We sometimes do this too.

We also may do 1 normal tech dive and then a 2nd shallower MDL dive on a 80 stage of 32%. Switching to a less expensive gas with a shallower EAD.
 
I've seen it done a lot in caves, doubt it's "DIR" but I'm sure some DIR guys do it. It only makes sense diving thirds 1 AL 80 plus 200cft on your back you can go as far as the 80 will take you and still be well within your thirds or able to do multiple dives off one set of doubles.

If your not DIR the thing that makes sense is to go CC:eyebrow:
 
I used that in caves, you go in breathing from the stages and leaving then clipped in the cave cable as you enter, and comes out breathing from back gas clipping the empty stages to take them out (or leaving to your suport team to take out, if you have one), so in the deeper part of the dive into the cave you are lighter.

The logic is that in an emergency, from any point in the dive you will always have gas leave the cave only in your back gas and if necessary can leave all the stages behind, if you breath from back gas first you will necessarily have to drag the stages with you or you can run out of gas in the way out. Of course if your emergency is a severe leak in your back gas you will most probably need to share gas with your buddy, but if you breath back gas first and have a severe leak in one of the stages this could happen as well, so odds are the same.
 
We will normally dive a bottom stage when doing two tech dives in one day. That saves some back gas for the second dive where the bottom stage isn't necessary. Our bottom stage will have the same gas mix as our doubles.
 
Diving with bottom stages was part of my trimix class. Non-GUE, but taught by a very DIR instructor.

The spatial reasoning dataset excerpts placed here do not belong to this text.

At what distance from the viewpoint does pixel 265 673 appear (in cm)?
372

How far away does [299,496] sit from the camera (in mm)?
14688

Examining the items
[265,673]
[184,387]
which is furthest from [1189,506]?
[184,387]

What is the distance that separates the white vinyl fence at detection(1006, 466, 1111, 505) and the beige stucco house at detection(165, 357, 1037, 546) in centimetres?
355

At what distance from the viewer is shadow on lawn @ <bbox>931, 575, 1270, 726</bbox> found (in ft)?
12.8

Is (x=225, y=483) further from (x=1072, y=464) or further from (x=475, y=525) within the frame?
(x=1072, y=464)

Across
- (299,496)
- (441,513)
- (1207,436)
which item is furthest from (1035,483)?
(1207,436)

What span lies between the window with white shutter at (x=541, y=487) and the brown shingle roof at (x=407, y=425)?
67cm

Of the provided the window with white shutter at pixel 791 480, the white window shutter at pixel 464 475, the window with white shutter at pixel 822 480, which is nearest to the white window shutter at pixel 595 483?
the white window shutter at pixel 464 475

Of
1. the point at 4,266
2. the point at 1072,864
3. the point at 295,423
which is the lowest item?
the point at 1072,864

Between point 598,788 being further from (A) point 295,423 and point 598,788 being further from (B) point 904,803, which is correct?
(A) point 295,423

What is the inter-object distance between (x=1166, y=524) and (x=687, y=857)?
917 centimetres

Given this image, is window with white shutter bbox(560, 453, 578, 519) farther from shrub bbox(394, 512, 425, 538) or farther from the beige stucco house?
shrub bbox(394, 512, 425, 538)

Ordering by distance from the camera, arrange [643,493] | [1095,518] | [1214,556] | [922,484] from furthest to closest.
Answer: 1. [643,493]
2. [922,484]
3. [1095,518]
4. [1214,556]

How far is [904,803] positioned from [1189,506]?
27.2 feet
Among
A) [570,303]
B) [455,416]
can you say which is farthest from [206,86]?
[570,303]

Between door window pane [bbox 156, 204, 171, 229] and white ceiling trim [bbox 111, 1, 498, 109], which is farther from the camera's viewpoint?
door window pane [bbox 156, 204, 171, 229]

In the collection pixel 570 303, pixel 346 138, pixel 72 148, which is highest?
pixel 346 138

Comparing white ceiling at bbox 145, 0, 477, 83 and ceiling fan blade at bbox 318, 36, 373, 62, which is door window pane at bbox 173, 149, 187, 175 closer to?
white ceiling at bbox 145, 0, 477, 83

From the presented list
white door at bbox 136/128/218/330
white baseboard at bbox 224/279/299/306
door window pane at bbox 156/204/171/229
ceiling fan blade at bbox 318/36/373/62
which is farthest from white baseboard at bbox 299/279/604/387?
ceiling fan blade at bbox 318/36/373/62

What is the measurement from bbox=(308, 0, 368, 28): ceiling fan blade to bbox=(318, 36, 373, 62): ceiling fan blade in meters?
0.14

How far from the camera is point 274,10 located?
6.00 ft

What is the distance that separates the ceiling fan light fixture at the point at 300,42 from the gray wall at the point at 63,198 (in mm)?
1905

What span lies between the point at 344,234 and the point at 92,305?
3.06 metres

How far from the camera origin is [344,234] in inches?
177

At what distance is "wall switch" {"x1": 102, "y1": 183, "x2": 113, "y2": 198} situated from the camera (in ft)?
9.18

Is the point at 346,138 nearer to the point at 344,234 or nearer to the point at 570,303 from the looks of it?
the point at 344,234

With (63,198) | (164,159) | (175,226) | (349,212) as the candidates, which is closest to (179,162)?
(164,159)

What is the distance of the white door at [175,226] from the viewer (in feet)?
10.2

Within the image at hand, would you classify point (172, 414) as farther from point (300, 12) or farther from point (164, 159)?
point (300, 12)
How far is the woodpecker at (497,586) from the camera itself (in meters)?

I recently signed up for a charter with the first dive to 180', and second to 125'. I had some 18/45 in my doubles, and an AL80 stage of 28/20. Unfortunately, that got weathered out.

Tom
 
I've not heard of anybody diving a stage and reserving the entire backgas for emergencies around here, but you will find people diving stages to save money when diving trimix. The idea being that rather than bleed off the last few 100 psi of trimix remaining in your tanks after each dive you fill your doubles with a blend that will work at all depths you plan on diving, then you fill a stage, suck it dry and do the ascent on your bg for a few dives. That way you end up only bleeding away that last few 100 psi once.
 
I've just met the third person who (a) Seemed to be DIR, and (b) Professed to diving stages nearly all the time and saving back gas for emergencies. Now this is strictly anecdotal, and perhaps I misunderstand what I have been hearing, but the protocol seems to be to fill the doubles with something that works at every depth you might plan, then leave them full for the season. Then you dive and refill stages as you go.

Am I understanding this right? And if so, is this DIR practice? One part of my brain thinks this is adding complexity where none is needed, but perhaps when you're scootering out to wrecks you're carrying some extra bottles and one more doesn't make a big difference...

Any ways, I wondered if any DIR practitioners could comment on this protocol. Thanks in advance!

You are confusing cave practices with OW ones. Other than some of the logistics issues discussed above (and ignoring the nickel rocket reasons), it is not common for open water dives.

Read this thread and you will have learned everything you need to know to do complicated stage dives on the internet and won't need to take any time consuming GUE classes which might teach you something.